Goal of the exercise:
Lines from the one with "pots-plants-cactus-succulent" up to and including the one with "PROMO STACK MR. OLYMPIA STACK 1" are to be copied exactly from the records below, without their pictures.

##### Input #####

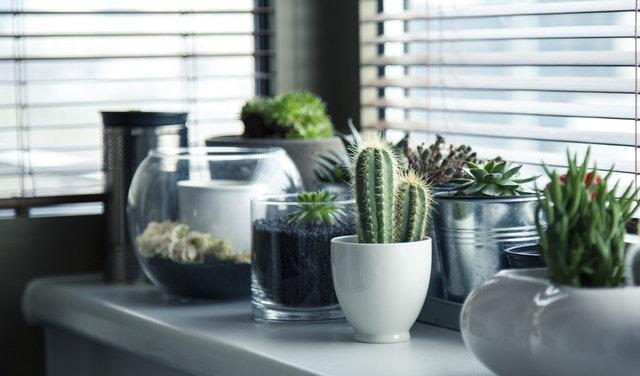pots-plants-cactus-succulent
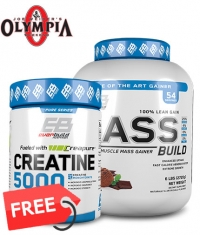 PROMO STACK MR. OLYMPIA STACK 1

#####
##### Input #####

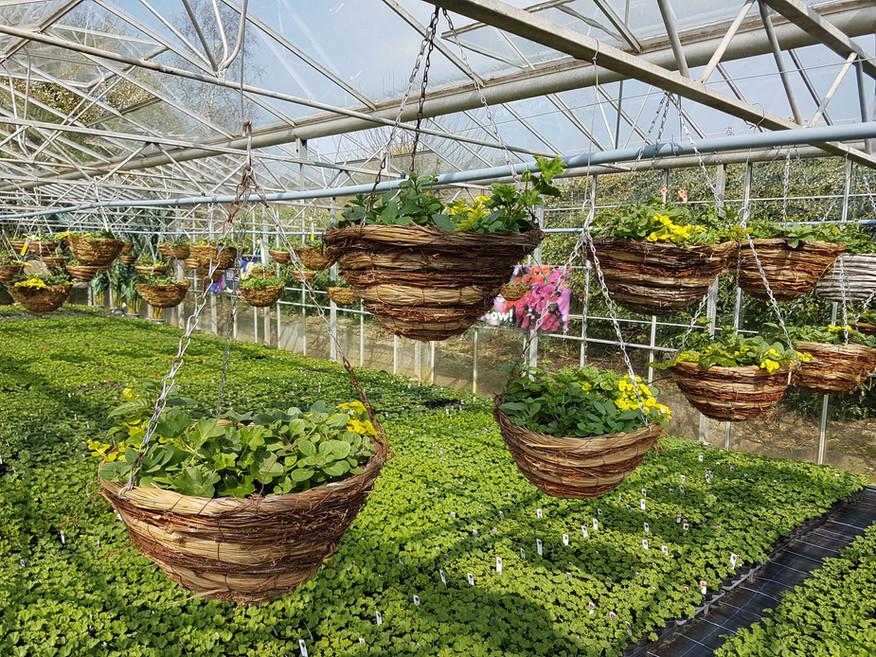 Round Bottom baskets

#####

Response:
pots-plants-cactus-succulent
 PROMO STACK MR. OLYMPIA STACK 1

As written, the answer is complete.